Mr Brown confirmed reports the bridge, which will cost up to £1.35 billion, would not be completed on schedule by the end of the year because of bad weather hampering construction.
He said it would be finished within the contractual completion date of June 2017 and the extra cost would be borne by the private sector contractors rather than the taxpayer.
This includes an extra 100 workers being taken on and longer working hours introduced to make up for lost time.
The setback has come despite a one-year contingency being included in the five-year construction project to allow for bad weather.
It will come as embarrassment to the Scottish Government, whose Transport Scotland agency has prided itself on getting other major roads projects like the M80 and M74 extension completed on time or early.
Mr Brown said the private sector consortium Forth Crossing Bridge Constructors (FCBC) told Transport Scotland last week it could not achieve the “target” opening date of December.

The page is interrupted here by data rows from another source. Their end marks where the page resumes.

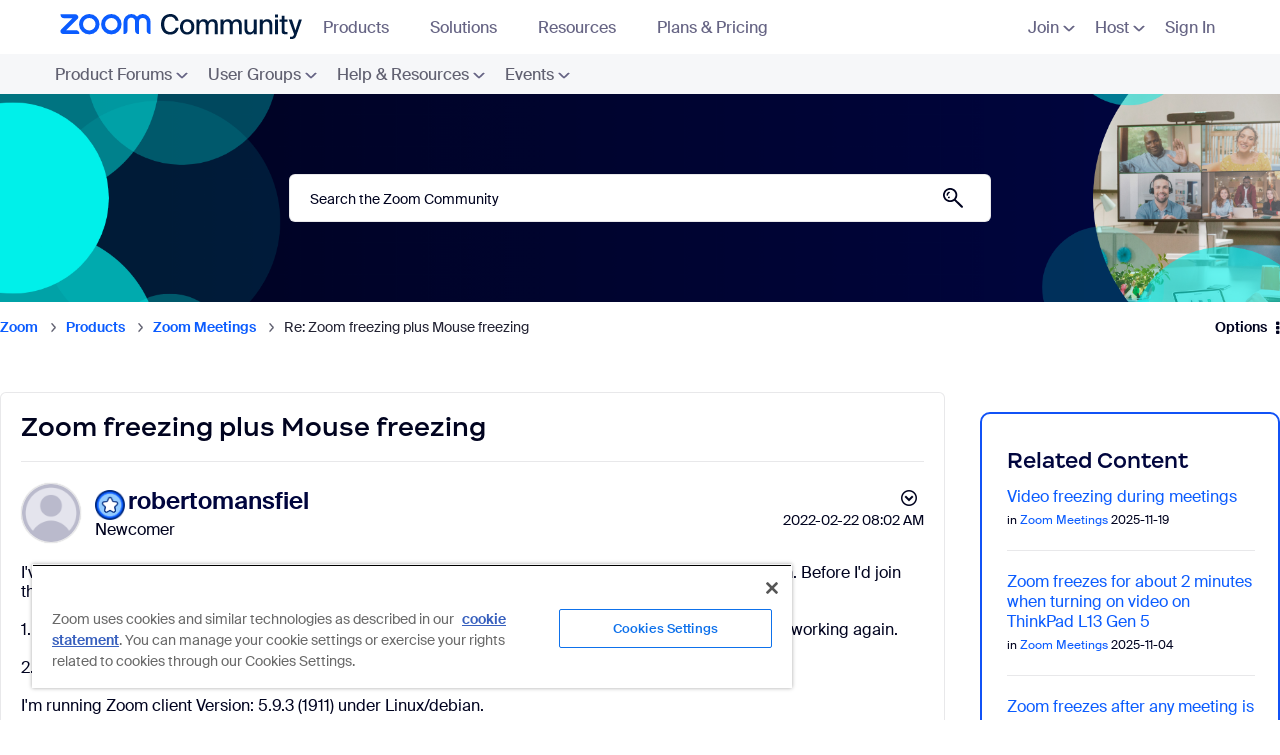

--- FILE ---
content_type: image/svg+xml
request_url: https://community.zoom.com/html/assets/resources-zoom-download.svg
body_size: 993
content:
<svg width="75" height="75" viewBox="0 0 75 75" fill="none" xmlns="http://www.w3.org/2000/svg">
<path d="M75 37.5C75 41.5156 74.6719 45.4375 74.0625 49.2812C72.0312 61.9687 61.9688 72.0312 49.2812 74.0624C45.4531 74.6718 41.5156 75 37.5 75C33.4844 75 29.5625 74.6718 25.7188 74.0624C13.0313 72.0312 2.96875 61.9687 0.937498 49.2812C0.328123 45.4531 0 41.5156 0 37.5C0 33.4844 0.328123 29.5624 0.937498 25.7187C2.96875 13.0312 13.0313 2.96871 25.7188 0.937462C29.5469 0.328087 33.4844 0 37.5 0C41.5156 0 45.4375 0.328087 49.2812 0.937462C61.9688 2.96871 72.0312 13.0312 74.0625 25.7187C74.6719 29.5468 75 33.4844 75 37.5Z" fill="url(#paint0_linear_5053_20567)"/>
<path d="M22.3896 43.25H13.1396C12.5303 43.25 11.9365 42.9219 11.6709 42.375C11.3428 41.75 11.4678 40.9844 11.9678 40.5L18.4053 34.0625H13.7803C12.5146 34.0625 11.4834 33.0313 11.4834 31.7657H20.0146C20.624 31.7657 21.2178 32.0938 21.4834 32.6407C21.8115 33.2657 21.6865 34.0312 21.1865 34.5156L14.749 40.9531H20.0928C21.3584 40.9531 22.3896 41.9844 22.3896 43.25ZM59.0303 31.5938C57.7021 31.5938 56.5146 32.1719 55.6865 33.0781C54.8584 32.1563 53.6709 31.5938 52.3428 31.5938C49.8896 31.5938 47.874 33.6876 47.874 36.1563V43.25C49.1396 43.25 50.1709 42.2187 50.1709 40.9531V36.125C50.1709 34.9375 51.0928 33.9375 52.2646 33.8907C53.499 33.8438 54.5303 34.8437 54.5303 36.0781V40.9531C54.5303 42.2187 55.5615 43.25 56.8271 43.25V36.125C56.8271 34.9375 57.749 33.9375 58.9209 33.8907C60.1553 33.8438 61.1865 34.8437 61.1865 36.0781V40.9531C61.1865 42.2187 62.2178 43.25 63.4834 43.25V36.1563C63.4834 33.7032 61.4678 31.5938 59.0147 31.5938H59.0303ZM33.9834 37.5157C33.9834 40.7813 31.3271 43.4375 28.0615 43.4375C24.7959 43.4375 22.1396 40.7813 22.1396 37.5157C22.1396 34.2501 24.7959 31.5938 28.0615 31.5938C31.3271 31.5938 33.9834 34.2501 33.9834 37.5157ZM31.6865 37.5157C31.6865 35.5157 30.0615 33.8907 28.0615 33.8907C26.0615 33.8907 24.4365 35.5157 24.4365 37.5157C24.4365 39.5157 26.0615 41.1407 28.0615 41.1407C30.0615 41.1407 31.6865 39.5157 31.6865 37.5157ZM46.7334 37.5157C46.7334 40.7813 44.0771 43.4375 40.8115 43.4375C37.5459 43.4375 34.8896 40.7813 34.8896 37.5157C34.8896 34.2501 37.5459 31.5938 40.8115 31.5938C44.0771 31.5938 46.7334 34.2501 46.7334 37.5157ZM44.4365 37.5157C44.4365 35.5157 42.8115 33.8907 40.8115 33.8907C38.8115 33.8907 37.1865 35.5157 37.1865 37.5157C37.1865 39.5157 38.8115 41.1407 40.8115 41.1407C42.8115 41.1407 44.4365 39.5157 44.4365 37.5157Z" fill="white"/>
<defs>
<linearGradient id="paint0_linear_5053_20567" x1="17.75" y1="71.7031" x2="57.25" y2="3.29687" gradientUnits="userSpaceOnUse">
<stop stop-color="#0845BF"/>
<stop offset="0.19" stop-color="#0950DD"/>
<stop offset="0.38" stop-color="#0A58F6"/>
<stop offset="0.5" stop-color="#0B5CFF"/>
<stop offset="0.67" stop-color="#0D5DFE"/>
<stop offset="0.78" stop-color="#1564FC"/>
<stop offset="0.86" stop-color="#246FF8"/>
<stop offset="0.94" stop-color="#387EF3"/>
<stop offset="1" stop-color="#4F90EE"/>
</linearGradient>
</defs>
</svg>
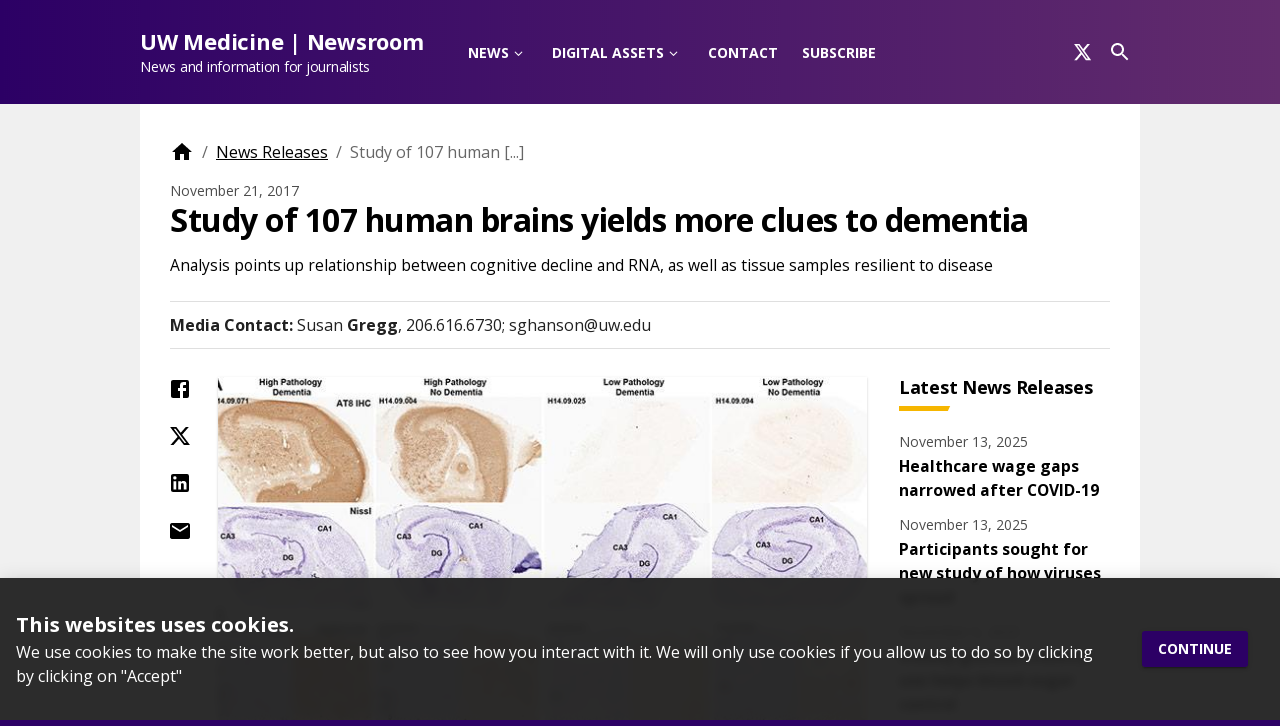

--- FILE ---
content_type: application/javascript; charset=UTF-8
request_url: https://newsroom.uw.edu/component---node-modules-gatsby-frontend-plugins-gatsby-frontend-material-layouts-single-ssr-js-1483c254e7241bc3963a.js
body_size: 141
content:
"use strict";(self.webpackChunkuw_medicine_newsroom=self.webpackChunkuw_medicine_newsroom||[]).push([[54],{8337:function(e,n,c){c.r(n);var r=c(7294),t=c(7111);n.default=function(e){let{children:n}=e;return r.createElement(t.Gj,null,r.createElement(t.QO,{children:n}))}}}]);
//# sourceMappingURL=component---node-modules-gatsby-frontend-plugins-gatsby-frontend-material-layouts-single-ssr-js-1483c254e7241bc3963a.js.map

He said despite a series of bad weather delays since September, the consortium had believed until last month it could complete the job by then.
Mr Brown said: “However the impact of the weather in April and May was particularly severe, with 13 days and 12 days lost to weather respectively.
“As a result, FCBC have advised Ministers that due to the combined effects of the time lost in these two months, they can no longer deliver the December 2016 target opening date for the structure.”
The cabinet secretary said he had been assured during a site visit in March that the project was on schedule.
He said: “The contractors have now reached the stage where further additional resources will not bring the delivery date forward due to the complex technical nature of the construction work, which means that a complex sequence of operations must be used to complete this innovative structure.
“At this stage, the programme shows the Queensferry Crossing is now expected to be open by mid-May 2017, prior to the contractual completion date of mid-June 2017.
“We will continue to work closely with the contractors and I will personally ensure that every pressure and every resource is brought to bear to deliver or indeed to better this date.”
Mr Brown added: “The December 2016 target date was set to address concerns about the long term condition of the Forth Road Bridge, where it was originally believed that it would be restricted as early as 2017.
“These concerns have proven to be less immediate, and the recently installed structural health monitoring system is providing assurance on the ability of the bridge to sustain traffic.”
Mid Scotland and Fife Conservative MSP Murdo Fraser said: “This is very disappointing news for people on both sides of the bridge.
“They were continually told by the Scottish Government that this project was ahead of schedule and would soon be up and running.
“Now we find this is not the case, so the SNP must now give an exact date when this will be completed by.
“We saw the sheer disruption caused to people and businesses when the existing Forth Road Bridge was closed over Christmas.
“It’s essential we know whether or not the patch-and-mend approach taken at that point will be enough to ensure it can cope until the Queensferry Crossing opens.”
Scottish Labour deputy leader Alex Rowley said: “Today’s announcement will be greeted with disappointment in Fife and beyond.
“As someone who has campaigned for a new crossing for decades, whilst the delay is disappointing, we need to keep it in perspective and make clear this new bridge is good news for Fife, good news for the east of Scotland, indeed good news for the whole of the Scottish economy.
“That is why it is important that minsters do not announce unrealistic deadlines and it is crucial there is full transparency in this project.”